**What to work on**
All of the data below is to be output exactly as written.

+ + + +

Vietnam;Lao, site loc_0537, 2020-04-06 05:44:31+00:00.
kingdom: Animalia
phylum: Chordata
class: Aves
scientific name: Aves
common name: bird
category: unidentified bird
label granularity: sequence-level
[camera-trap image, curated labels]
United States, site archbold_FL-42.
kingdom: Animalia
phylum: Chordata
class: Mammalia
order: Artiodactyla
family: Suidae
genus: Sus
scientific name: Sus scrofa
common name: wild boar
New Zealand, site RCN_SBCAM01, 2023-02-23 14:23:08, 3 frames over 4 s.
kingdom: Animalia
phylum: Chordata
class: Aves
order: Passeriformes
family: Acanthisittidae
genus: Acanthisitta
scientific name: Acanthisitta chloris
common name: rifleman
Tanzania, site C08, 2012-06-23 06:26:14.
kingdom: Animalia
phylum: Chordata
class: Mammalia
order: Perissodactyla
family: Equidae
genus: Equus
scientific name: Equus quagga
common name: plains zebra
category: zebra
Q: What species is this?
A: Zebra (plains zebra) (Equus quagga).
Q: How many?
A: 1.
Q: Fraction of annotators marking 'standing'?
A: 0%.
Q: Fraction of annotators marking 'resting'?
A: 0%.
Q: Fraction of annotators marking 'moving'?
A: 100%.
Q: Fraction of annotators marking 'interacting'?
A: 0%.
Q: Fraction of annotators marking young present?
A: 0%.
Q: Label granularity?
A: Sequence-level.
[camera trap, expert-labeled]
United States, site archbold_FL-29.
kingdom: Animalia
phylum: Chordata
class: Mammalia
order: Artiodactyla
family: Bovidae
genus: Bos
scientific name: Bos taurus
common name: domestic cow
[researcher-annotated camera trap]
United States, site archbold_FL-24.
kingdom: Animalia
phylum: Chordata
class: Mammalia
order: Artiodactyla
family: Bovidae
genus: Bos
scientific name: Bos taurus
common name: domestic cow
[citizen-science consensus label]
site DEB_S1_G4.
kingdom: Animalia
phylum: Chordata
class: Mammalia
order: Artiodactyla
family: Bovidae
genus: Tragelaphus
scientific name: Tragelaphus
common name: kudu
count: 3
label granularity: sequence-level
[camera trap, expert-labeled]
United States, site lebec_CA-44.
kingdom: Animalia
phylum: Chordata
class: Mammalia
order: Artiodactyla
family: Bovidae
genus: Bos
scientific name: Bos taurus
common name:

+ + + +

**Output for this exercise**
Vietnam;Lao, site loc_0537, 2020-04-06 05:44:31+00:00.
kingdom: Animalia
phylum: Chordata
class: Aves
scientific name: Aves
common name: bird
category: unidentified bird
label granularity: sequence-level
[camera-trap image, curated labels]
United States, site archbold_FL-42.
kingdom: Animalia
phylum: Chordata
class: Mammalia
order: Artiodactyla
family: Suidae
genus: Sus
scientific name: Sus scrofa
common name: wild boar
New Zealand, site RCN_SBCAM01, 2023-02-23 14:23:08, 3 frames over 4 s.
kingdom: Animalia
phylum: Chordata
class: Aves
order: Passeriformes
family: Acanthisittidae
genus: Acanthisitta
scientific name: Acanthisitta chloris
common name: rifleman
Tanzania, site C08, 2012-06-23 06:26:14.
kingdom: Animalia
phylum: Chordata
class: Mammalia
order: Perissodactyla
family: Equidae
genus: Equus
scientific name: Equus quagga
common name: plains zebra
category: zebra
Q: What species is this?
A: Zebra (plains zebra) (Equus quagga).
Q: How many?
A: 1.
Q: Fraction of annotators marking 'standing'?
A: 0%.
Q: Fraction of annotators marking 'resting'?
A: 0%.
Q: Fraction of annotators marking 'moving'?
A: 100%.
Q: Fraction of annotators marking 'interacting'?
A: 0%.
Q: Fraction of annotators marking young present?
A: 0%.
Q: Label granularity?
A: Sequence-level.
[camera trap, expert-labeled]
United States, site archbold_FL-29.
kingdom: Animalia
phylum: Chordata
class: Mammalia
order: Artiodactyla
family: Bovidae
genus: Bos
scientific name: Bos taurus
common name: domestic cow
[researcher-annotated camera trap]
United States, site archbold_FL-24.
kingdom: Animalia
phylum: Chordata
class: Mammalia
order: Artiodactyla
family: Bovidae
genus: Bos
scientific name: Bos taurus
common name: domestic cow
[citizen-science consensus label]
site DEB_S1_G4.
kingdom: Animalia
phylum: Chordata
class: Mammalia
order: Artiodactyla
family: Bovidae
genus: Tragelaphus
scientific name: Tragelaphus
common name: kudu
count: 3
label granularity: sequence-level
[camera trap, expert-labeled]
United States, site lebec_CA-44.
kingdom: Animalia
phylum: Chordata
class: Mammalia
order: Artiodactyla
family: Bovidae
genus: Bos
scientific name: Bos taurus
common name:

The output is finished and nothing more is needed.